The &dyn Any comes from calling downcast_ref on a &Box<dyn Any> via auto-deref, and the &Box<dyn SomeTrait> from unwrapping the Option is then coerced into a &dyn SomeTrait when you return it in your playground.

It is not possible to turn a Box<dyn SomeTrait> into a Box<dyn Any> or downcast a &dyn Any into a Option<&dyn SomeTrait>.

In case that isn’t clear yet, note that your self.capabilities.insert( TypeId::of::<T>(), RwLock::new(Box::new(capability)) ); call with capability: Box<T> has the effect of double-boxing everything, even for the case where T is sized. While this API has the advantage that the user does not need to write Box<dyn ...> in the type parameter of add_capability anymore, this is pretty much the only advantage you archieve over the original T: Sized version. In effect you just special-cased the original T: Sized to the case T == Box<T1> where now T1: ?Sized is of course okay, since Box<T1> will still be sized.
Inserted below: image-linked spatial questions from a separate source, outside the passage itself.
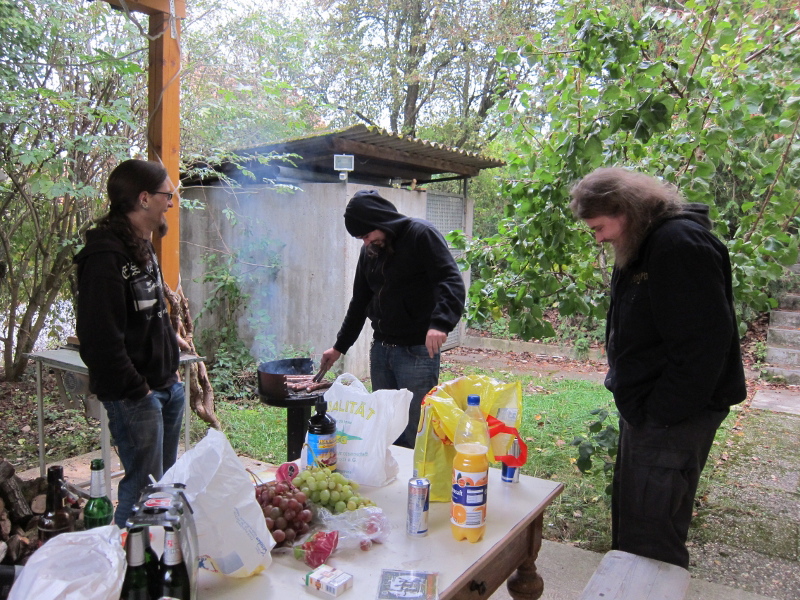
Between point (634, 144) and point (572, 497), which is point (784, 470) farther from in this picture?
point (634, 144)

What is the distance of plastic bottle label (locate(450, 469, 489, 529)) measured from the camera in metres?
1.53

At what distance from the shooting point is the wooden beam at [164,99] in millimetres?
3248

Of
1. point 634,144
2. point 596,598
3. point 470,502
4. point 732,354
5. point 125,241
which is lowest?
point 596,598

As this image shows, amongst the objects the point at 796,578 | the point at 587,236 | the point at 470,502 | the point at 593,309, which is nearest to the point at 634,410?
the point at 470,502

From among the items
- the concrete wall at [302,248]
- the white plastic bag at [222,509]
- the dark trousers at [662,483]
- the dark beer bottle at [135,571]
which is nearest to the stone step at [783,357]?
the concrete wall at [302,248]

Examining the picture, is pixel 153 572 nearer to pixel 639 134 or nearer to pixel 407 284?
pixel 407 284

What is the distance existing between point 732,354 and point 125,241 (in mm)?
2259

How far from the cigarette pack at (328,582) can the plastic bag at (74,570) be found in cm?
42

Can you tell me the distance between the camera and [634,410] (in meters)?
2.11

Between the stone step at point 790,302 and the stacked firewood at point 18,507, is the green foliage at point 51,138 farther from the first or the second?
the stone step at point 790,302

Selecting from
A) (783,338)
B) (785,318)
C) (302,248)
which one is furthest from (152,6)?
(785,318)

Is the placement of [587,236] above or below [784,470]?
above

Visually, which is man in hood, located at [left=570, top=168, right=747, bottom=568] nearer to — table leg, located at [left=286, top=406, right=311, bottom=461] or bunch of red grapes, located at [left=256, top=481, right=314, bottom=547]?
bunch of red grapes, located at [left=256, top=481, right=314, bottom=547]

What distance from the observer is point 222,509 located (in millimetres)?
1273
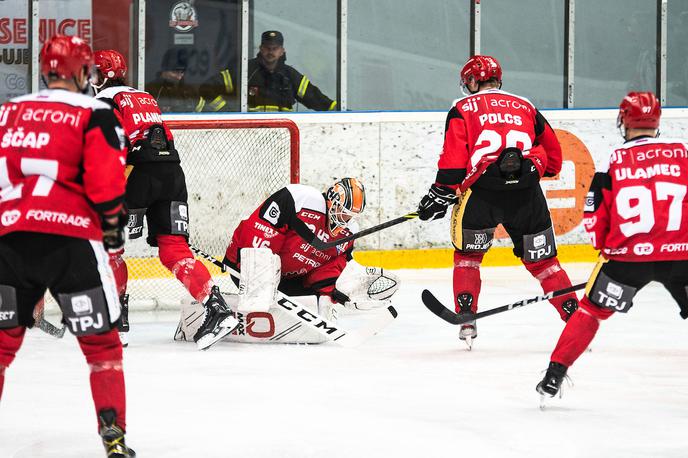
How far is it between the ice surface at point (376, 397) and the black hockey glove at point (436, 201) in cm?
50

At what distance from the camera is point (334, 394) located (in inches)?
151

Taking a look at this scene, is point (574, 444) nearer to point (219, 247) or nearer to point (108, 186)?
point (108, 186)

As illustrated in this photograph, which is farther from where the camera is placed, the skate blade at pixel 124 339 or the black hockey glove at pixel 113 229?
the skate blade at pixel 124 339

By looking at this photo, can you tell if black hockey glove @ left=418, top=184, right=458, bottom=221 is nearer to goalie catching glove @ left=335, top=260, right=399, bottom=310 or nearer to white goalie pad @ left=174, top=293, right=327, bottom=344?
goalie catching glove @ left=335, top=260, right=399, bottom=310

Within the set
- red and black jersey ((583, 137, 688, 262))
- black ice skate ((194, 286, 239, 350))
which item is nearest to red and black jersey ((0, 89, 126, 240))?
red and black jersey ((583, 137, 688, 262))

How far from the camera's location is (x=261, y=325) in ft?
15.6

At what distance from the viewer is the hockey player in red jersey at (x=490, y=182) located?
4.54 m

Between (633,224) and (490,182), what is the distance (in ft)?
3.91

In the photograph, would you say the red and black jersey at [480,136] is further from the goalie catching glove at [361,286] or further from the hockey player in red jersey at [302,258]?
the goalie catching glove at [361,286]

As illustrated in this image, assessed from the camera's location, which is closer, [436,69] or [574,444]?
[574,444]

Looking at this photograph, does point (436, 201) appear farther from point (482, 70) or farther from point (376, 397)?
point (376, 397)

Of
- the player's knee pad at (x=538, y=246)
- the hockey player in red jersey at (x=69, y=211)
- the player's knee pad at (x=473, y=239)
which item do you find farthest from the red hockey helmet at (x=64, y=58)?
the player's knee pad at (x=538, y=246)

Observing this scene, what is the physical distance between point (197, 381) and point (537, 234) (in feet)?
4.53

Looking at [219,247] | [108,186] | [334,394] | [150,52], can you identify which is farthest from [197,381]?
[150,52]
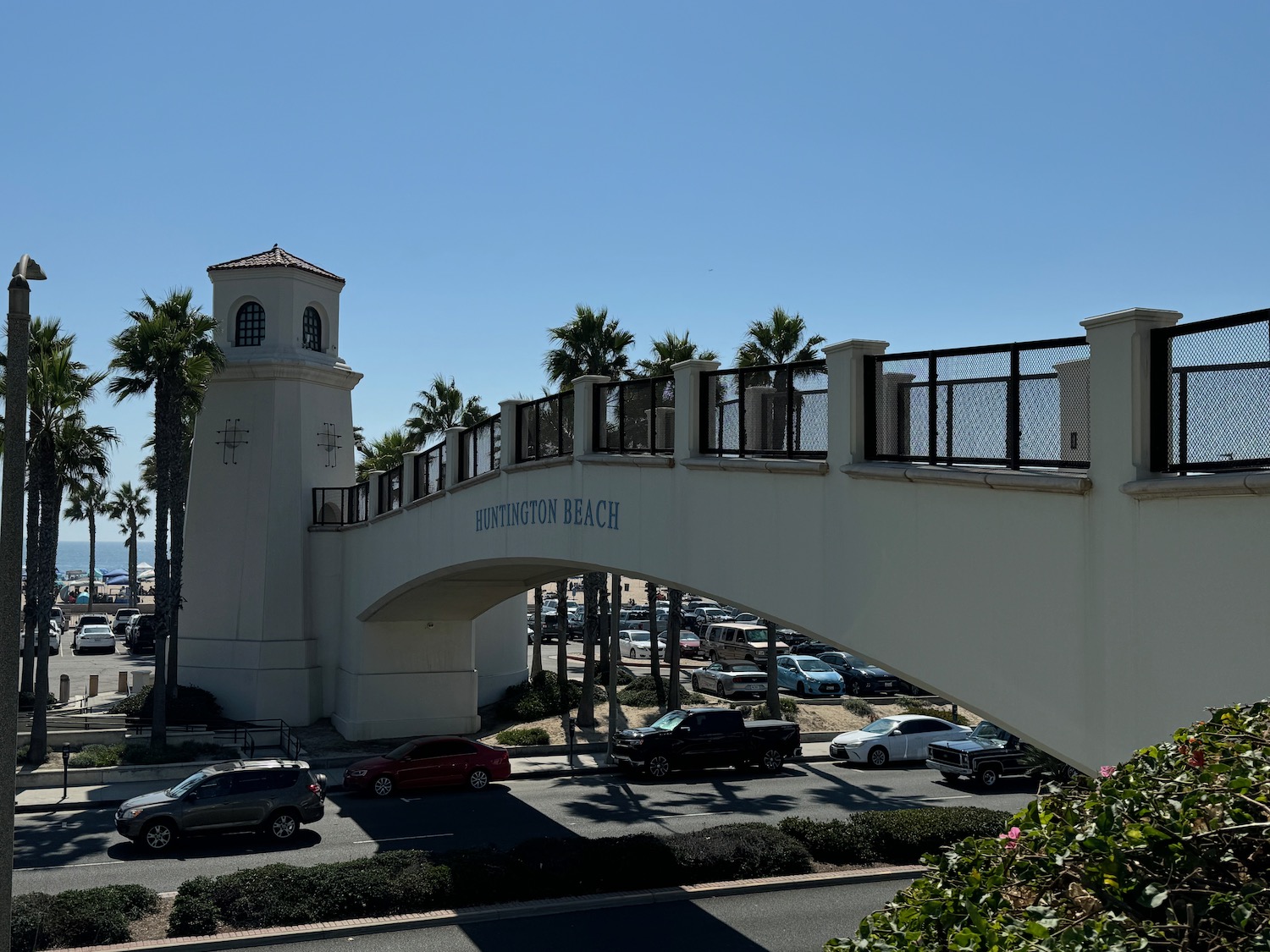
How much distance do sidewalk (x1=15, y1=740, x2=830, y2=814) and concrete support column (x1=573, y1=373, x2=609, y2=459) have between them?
1302 cm

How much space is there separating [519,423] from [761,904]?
9.53 meters

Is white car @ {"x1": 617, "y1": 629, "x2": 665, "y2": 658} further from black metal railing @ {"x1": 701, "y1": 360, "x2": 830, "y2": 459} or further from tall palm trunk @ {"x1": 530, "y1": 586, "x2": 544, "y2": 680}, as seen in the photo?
black metal railing @ {"x1": 701, "y1": 360, "x2": 830, "y2": 459}

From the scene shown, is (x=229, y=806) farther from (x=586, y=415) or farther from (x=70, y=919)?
(x=586, y=415)

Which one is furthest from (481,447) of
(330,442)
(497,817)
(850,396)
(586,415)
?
(330,442)

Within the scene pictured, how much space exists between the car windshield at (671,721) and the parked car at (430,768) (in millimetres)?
4103

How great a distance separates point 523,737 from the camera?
32781 mm

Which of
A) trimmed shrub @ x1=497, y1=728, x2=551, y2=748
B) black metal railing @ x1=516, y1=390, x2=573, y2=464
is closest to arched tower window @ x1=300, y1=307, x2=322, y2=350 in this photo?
trimmed shrub @ x1=497, y1=728, x2=551, y2=748

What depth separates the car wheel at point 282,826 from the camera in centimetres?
2211

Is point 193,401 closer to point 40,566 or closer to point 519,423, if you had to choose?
point 40,566

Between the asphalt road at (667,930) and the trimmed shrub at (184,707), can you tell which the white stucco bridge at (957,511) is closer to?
the asphalt road at (667,930)

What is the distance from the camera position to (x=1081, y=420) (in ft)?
31.1

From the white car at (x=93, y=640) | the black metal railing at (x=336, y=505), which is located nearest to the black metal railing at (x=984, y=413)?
the black metal railing at (x=336, y=505)

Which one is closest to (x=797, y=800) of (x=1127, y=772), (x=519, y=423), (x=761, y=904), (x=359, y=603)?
(x=761, y=904)

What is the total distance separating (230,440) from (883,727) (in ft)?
70.3
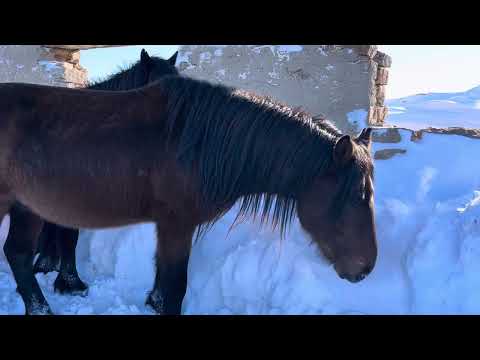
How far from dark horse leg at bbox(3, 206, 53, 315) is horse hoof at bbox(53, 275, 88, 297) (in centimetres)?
37

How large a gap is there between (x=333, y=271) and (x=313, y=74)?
2.85 metres

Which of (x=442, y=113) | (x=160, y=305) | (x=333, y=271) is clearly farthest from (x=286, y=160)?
(x=442, y=113)

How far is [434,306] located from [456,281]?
234 millimetres

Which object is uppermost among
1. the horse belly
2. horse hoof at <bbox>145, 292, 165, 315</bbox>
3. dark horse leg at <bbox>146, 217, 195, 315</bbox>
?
the horse belly

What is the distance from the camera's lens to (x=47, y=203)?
9.52 feet

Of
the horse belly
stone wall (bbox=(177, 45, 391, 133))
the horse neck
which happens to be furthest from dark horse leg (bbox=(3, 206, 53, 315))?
stone wall (bbox=(177, 45, 391, 133))

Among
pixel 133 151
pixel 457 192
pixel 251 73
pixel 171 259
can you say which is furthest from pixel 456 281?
pixel 251 73

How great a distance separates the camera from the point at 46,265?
4.03m

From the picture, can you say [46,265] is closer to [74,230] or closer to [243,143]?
[74,230]

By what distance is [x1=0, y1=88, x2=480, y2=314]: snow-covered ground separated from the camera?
119 inches

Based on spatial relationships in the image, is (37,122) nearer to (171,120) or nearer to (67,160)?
(67,160)

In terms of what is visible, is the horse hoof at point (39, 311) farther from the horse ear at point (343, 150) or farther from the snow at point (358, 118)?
the snow at point (358, 118)

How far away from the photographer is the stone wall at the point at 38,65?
6.86 metres

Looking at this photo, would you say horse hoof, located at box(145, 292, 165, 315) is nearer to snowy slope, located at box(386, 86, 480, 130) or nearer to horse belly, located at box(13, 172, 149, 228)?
horse belly, located at box(13, 172, 149, 228)
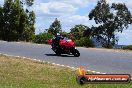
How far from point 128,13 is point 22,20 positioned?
19570 mm

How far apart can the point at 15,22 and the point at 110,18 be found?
55.7ft

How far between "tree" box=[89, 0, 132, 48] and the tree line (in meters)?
14.1

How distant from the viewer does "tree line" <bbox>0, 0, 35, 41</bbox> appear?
6506 centimetres

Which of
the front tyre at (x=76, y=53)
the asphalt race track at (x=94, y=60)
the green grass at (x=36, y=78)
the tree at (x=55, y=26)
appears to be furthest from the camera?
the tree at (x=55, y=26)

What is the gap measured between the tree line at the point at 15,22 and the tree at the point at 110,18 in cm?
1406

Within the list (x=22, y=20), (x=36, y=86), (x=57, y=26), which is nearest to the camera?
(x=36, y=86)

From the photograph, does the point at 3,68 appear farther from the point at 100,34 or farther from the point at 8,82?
the point at 100,34

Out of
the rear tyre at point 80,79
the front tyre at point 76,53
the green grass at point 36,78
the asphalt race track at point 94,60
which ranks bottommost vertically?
the asphalt race track at point 94,60

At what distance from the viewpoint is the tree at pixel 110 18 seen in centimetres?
5406

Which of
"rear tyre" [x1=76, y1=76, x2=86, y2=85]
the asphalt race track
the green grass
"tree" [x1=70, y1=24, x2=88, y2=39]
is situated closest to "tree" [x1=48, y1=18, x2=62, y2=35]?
"tree" [x1=70, y1=24, x2=88, y2=39]

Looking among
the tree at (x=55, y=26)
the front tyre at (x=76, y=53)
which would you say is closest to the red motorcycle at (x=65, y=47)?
the front tyre at (x=76, y=53)

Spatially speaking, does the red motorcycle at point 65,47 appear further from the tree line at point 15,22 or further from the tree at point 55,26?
the tree at point 55,26

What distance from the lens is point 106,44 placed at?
55000mm

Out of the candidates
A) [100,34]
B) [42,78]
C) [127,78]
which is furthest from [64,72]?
[100,34]
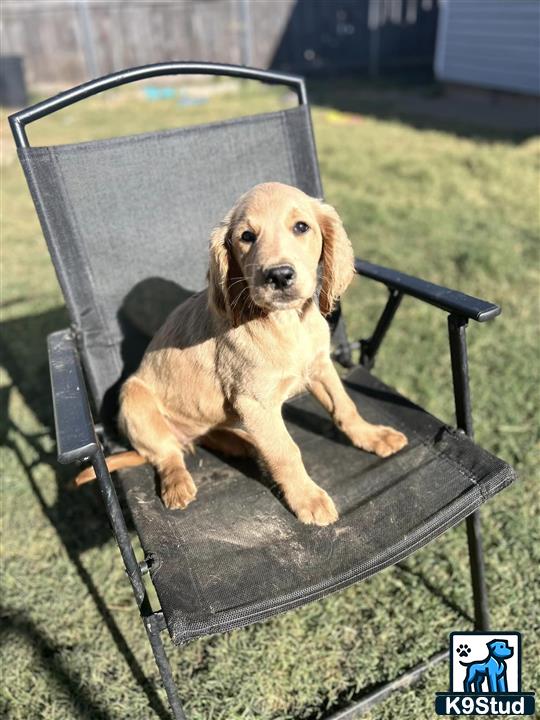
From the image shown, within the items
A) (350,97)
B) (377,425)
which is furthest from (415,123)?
(377,425)

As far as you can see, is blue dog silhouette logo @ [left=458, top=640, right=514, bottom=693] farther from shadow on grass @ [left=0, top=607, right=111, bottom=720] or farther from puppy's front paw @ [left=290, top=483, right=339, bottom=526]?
shadow on grass @ [left=0, top=607, right=111, bottom=720]

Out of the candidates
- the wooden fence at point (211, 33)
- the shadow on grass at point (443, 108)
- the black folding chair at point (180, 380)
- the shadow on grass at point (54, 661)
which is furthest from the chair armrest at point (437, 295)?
the wooden fence at point (211, 33)

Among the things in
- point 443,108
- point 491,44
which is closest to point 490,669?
point 443,108

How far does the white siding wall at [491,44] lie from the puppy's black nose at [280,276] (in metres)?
8.96

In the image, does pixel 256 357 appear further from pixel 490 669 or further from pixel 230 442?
pixel 490 669

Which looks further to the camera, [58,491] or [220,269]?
[58,491]

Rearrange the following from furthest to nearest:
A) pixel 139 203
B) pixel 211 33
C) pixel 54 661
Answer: pixel 211 33 < pixel 139 203 < pixel 54 661

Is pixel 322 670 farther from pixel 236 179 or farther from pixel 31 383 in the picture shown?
pixel 31 383

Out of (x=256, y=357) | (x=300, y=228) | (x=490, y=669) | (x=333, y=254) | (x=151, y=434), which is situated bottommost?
(x=490, y=669)

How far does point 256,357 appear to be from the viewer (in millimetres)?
1781

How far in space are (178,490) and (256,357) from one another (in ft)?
1.57

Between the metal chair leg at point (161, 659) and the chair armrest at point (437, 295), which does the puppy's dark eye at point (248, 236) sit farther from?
the metal chair leg at point (161, 659)

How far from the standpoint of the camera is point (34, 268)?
198 inches

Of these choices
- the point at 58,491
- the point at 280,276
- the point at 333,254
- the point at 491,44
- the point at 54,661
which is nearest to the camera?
the point at 280,276
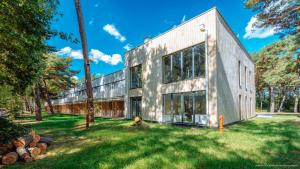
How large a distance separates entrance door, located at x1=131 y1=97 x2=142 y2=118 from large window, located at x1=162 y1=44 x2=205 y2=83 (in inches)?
163

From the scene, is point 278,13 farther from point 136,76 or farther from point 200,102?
point 136,76

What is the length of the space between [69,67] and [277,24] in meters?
28.7

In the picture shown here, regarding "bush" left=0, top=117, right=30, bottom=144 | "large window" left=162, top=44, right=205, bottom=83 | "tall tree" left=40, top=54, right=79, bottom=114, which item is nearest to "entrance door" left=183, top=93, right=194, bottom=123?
"large window" left=162, top=44, right=205, bottom=83

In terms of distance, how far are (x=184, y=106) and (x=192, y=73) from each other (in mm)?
2328

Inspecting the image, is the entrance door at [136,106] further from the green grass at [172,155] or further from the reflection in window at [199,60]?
the green grass at [172,155]

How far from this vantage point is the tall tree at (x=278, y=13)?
1125 cm

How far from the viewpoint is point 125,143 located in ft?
21.1

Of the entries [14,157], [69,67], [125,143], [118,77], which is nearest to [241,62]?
[118,77]

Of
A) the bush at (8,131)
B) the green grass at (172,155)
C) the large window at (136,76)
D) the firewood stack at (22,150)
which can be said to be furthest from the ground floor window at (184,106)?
the bush at (8,131)

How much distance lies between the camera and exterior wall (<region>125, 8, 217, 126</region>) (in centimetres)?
1091

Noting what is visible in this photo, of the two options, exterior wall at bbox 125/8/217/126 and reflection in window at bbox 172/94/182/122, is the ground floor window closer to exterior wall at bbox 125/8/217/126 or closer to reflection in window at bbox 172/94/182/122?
reflection in window at bbox 172/94/182/122

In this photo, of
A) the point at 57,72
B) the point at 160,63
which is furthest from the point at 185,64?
the point at 57,72

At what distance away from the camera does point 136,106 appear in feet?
57.1

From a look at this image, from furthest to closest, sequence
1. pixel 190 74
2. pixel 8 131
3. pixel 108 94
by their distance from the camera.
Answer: pixel 108 94, pixel 190 74, pixel 8 131
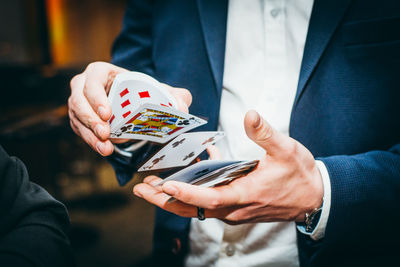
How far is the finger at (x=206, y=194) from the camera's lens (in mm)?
708

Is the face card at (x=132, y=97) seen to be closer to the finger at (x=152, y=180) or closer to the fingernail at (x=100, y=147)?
the fingernail at (x=100, y=147)

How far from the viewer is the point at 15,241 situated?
602mm

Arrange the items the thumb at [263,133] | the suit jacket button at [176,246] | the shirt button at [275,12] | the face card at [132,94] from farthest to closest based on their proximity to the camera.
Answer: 1. the suit jacket button at [176,246]
2. the shirt button at [275,12]
3. the face card at [132,94]
4. the thumb at [263,133]

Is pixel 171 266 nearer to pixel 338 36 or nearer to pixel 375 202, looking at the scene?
pixel 375 202

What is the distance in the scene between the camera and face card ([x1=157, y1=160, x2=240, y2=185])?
0.73m

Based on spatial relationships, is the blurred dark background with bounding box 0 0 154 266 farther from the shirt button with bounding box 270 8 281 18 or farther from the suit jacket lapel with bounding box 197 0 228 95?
the shirt button with bounding box 270 8 281 18

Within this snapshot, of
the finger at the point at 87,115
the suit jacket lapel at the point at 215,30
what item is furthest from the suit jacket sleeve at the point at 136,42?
the finger at the point at 87,115

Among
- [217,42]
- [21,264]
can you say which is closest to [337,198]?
[217,42]

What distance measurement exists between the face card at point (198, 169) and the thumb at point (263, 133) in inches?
3.4

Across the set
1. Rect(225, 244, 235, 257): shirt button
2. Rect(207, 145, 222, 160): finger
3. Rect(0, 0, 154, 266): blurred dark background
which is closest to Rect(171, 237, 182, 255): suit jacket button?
Rect(225, 244, 235, 257): shirt button

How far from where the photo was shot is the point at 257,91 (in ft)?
3.86

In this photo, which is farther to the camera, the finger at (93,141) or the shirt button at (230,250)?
the shirt button at (230,250)

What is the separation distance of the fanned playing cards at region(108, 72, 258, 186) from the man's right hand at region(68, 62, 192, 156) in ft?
0.13

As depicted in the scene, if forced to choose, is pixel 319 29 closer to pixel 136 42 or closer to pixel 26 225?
pixel 136 42
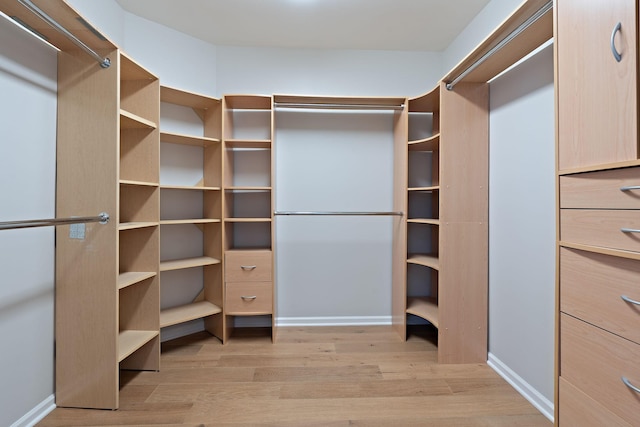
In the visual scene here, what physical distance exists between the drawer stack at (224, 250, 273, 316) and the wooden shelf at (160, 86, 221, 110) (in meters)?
1.19

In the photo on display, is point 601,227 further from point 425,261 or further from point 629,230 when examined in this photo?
point 425,261

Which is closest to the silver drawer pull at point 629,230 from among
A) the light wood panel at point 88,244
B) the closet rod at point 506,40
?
the closet rod at point 506,40

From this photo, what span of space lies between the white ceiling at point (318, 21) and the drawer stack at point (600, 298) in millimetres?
1742

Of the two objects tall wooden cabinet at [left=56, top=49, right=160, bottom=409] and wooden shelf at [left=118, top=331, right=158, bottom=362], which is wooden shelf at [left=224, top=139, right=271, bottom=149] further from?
wooden shelf at [left=118, top=331, right=158, bottom=362]

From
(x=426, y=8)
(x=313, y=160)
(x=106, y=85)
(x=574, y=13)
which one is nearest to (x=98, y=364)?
(x=106, y=85)

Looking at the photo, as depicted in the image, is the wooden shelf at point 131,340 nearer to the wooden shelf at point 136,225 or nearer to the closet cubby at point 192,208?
the closet cubby at point 192,208

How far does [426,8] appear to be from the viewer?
217cm

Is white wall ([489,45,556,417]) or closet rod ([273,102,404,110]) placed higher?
closet rod ([273,102,404,110])

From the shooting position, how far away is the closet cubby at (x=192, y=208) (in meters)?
2.38

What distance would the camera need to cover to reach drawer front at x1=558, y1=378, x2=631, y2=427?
958 millimetres

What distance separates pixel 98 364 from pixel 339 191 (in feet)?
6.68

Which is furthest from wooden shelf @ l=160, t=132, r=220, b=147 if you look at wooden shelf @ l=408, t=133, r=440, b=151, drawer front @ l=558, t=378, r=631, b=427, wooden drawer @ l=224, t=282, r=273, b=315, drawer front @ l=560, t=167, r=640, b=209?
drawer front @ l=558, t=378, r=631, b=427

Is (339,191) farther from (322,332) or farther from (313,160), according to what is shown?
(322,332)

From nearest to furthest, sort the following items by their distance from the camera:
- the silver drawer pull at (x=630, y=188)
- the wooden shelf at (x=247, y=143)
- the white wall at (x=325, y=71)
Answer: the silver drawer pull at (x=630, y=188) → the wooden shelf at (x=247, y=143) → the white wall at (x=325, y=71)
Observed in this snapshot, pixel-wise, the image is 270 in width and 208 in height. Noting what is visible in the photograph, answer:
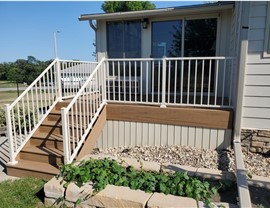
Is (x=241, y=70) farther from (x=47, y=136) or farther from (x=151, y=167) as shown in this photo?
(x=47, y=136)

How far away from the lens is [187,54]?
5750 mm

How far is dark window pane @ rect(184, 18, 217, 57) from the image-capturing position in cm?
545

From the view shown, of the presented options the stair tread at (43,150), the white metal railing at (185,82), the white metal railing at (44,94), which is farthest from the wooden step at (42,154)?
the white metal railing at (185,82)

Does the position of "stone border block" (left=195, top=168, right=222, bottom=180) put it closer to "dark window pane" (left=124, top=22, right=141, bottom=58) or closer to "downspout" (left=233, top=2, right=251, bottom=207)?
"downspout" (left=233, top=2, right=251, bottom=207)

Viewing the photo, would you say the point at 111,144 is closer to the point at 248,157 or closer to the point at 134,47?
the point at 248,157

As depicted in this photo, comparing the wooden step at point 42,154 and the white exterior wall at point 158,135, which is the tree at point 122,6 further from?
the wooden step at point 42,154

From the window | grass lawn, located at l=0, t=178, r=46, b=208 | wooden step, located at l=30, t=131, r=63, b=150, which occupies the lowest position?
grass lawn, located at l=0, t=178, r=46, b=208

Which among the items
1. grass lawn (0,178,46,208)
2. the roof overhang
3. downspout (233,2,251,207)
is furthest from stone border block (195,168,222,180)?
the roof overhang

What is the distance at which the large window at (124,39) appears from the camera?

On the other hand, with this function the caller now needs to box everything, even non-unsized types, which is a overhead in both performance and usability.

You are absolutely right. I am not saying this is a good design, but I have run into the need for this myself.

I just tried to help OP to see if what they wanted was possible. I did find it interesting to see that, even though it requires double boxing, you can downcast to a trait object which I didn't know was possible. I have a library in which I have a struct that wraps a Box<dyn Trait> in order to use Box<dyn Any> and I will review if I cannot get rid of the type all together. It double boxes as well. It's needed in order to store a heterogeneous collection over a trait that is generic. So the trait hides the concrete implementation, but it still has a type parameter I have to erase in order for it to be possible.

Performance is a very situational thing. In some code the performance cost might be neglegible (btw on my machine heap allocating seems quite negligible as far as I have measured, compared to thread sync for example). Certain code paths don't get invoked very much but maybe having a nicer API is preferable.